The Hugh Kaul Foundation also recently made a most generous grant supporting the research of Dr. Townes. “Dr. Townes and his team appear to be near to perfecting a gene replacement or alteration therapy that could ultimately eradicate sickle cell anemia,” says foundation trustee Carla Gale, vice president and trust officer for Regions Bank. “Sickle cell is a disease that affects a large number of people here in Alabama, and the chance to play a role in facilitating the development of a working therapy to help cure this disease and so positively impact the health of many in our community is just something we wanted to be a part of. It should also generate additional jobs at UAB, increase national funding for scientific research, and ultimately increase the productivity of our workforce.

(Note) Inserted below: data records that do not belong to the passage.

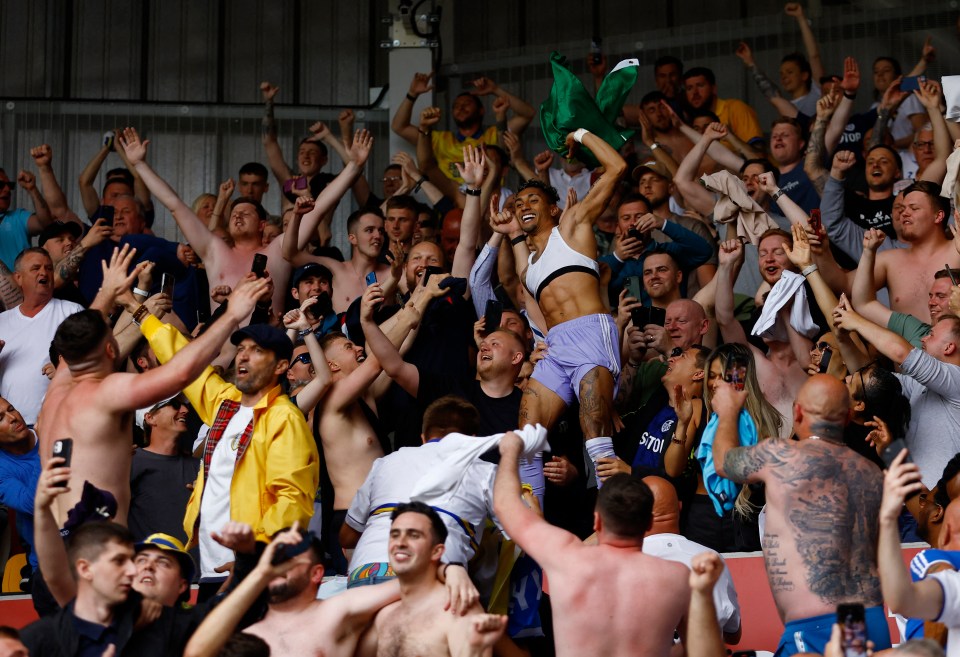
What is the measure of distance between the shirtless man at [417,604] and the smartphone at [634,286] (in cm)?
450

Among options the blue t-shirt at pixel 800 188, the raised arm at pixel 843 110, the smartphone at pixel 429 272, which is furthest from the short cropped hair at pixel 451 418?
the raised arm at pixel 843 110

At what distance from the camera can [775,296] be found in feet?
29.0

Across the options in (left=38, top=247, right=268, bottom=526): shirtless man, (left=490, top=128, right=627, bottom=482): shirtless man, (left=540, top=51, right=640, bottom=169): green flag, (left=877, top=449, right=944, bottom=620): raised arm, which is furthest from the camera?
(left=540, top=51, right=640, bottom=169): green flag

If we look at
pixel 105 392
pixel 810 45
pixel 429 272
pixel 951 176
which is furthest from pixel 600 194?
pixel 810 45

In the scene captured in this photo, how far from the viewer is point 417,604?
221 inches

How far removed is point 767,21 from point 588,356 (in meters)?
7.85

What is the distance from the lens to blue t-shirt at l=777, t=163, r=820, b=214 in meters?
10.7

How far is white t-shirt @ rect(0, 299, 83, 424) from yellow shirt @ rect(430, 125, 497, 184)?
4.36 meters

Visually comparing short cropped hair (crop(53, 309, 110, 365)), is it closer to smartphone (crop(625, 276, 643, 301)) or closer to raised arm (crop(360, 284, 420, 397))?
raised arm (crop(360, 284, 420, 397))

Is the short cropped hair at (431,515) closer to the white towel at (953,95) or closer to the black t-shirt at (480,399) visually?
the black t-shirt at (480,399)

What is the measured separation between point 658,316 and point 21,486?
13.4ft

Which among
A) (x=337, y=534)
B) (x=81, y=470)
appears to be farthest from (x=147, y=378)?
(x=337, y=534)

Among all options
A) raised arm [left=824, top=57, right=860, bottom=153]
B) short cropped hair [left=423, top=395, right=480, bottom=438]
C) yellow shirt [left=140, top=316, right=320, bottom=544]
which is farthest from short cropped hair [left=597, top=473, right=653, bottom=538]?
raised arm [left=824, top=57, right=860, bottom=153]

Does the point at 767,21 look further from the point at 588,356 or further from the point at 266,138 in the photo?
the point at 588,356
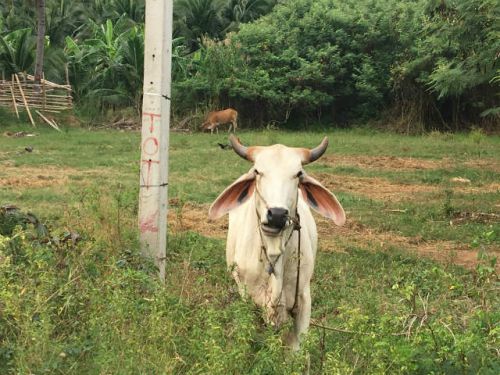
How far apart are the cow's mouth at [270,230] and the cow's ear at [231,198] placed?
587 millimetres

“This is the type of research and discovery that puts UAB in the forefront of the science world both nationally and internationally,” Gale adds, “because it provides good publicity for UAB, Birmingham, and our state in general; it helps UAB attract top-notch talent to Birmingham and retain that talent; it directly and indirectly helps secure funding from the NIH and so many other national foundations and funding sources for medical research; and it is a viable solution to one of the biggest health needs in our own backyard. We hope that our interest and support of this important program will encourage other local foundations, companies, individuals, and the state to support this cause, not just for its many positive health benefits but also for its potential economic development impact on the state.”

“We appreciate the willingness of the Goodrich family and the Hugh Kaul Foundation to partner with us as we work to secure additional funding to further Dr. Townes’s work,” says Shirley Salloway Kahn, vice president for development, alumni, and external relations. “We are very excited about working with them to support the Stem Cell Institute at UAB.”

Townes adds, “The gifts from the Hugh Kaul and Goodrich foundations have enabled us to add the genes required to reprogram patient skin cells into IPS (induced pluripotent stem) cells and then to delete the virus/genes so that they do not cause problems later. We are now correcting mutations in these IPS cells and will then differentiate them into blood stem cells that can be transplanted back into the patients who donated the skin biopsy. Transplantation of these cells into patients is still three to five years away; however, support from the Hugh Kaul and Goodrich foundations speeds up this process tremendously. I am very grateful for the generous support of these organizations and promise to continue to use the funds in ways that get us closer to our ultimate goal of curing patients.”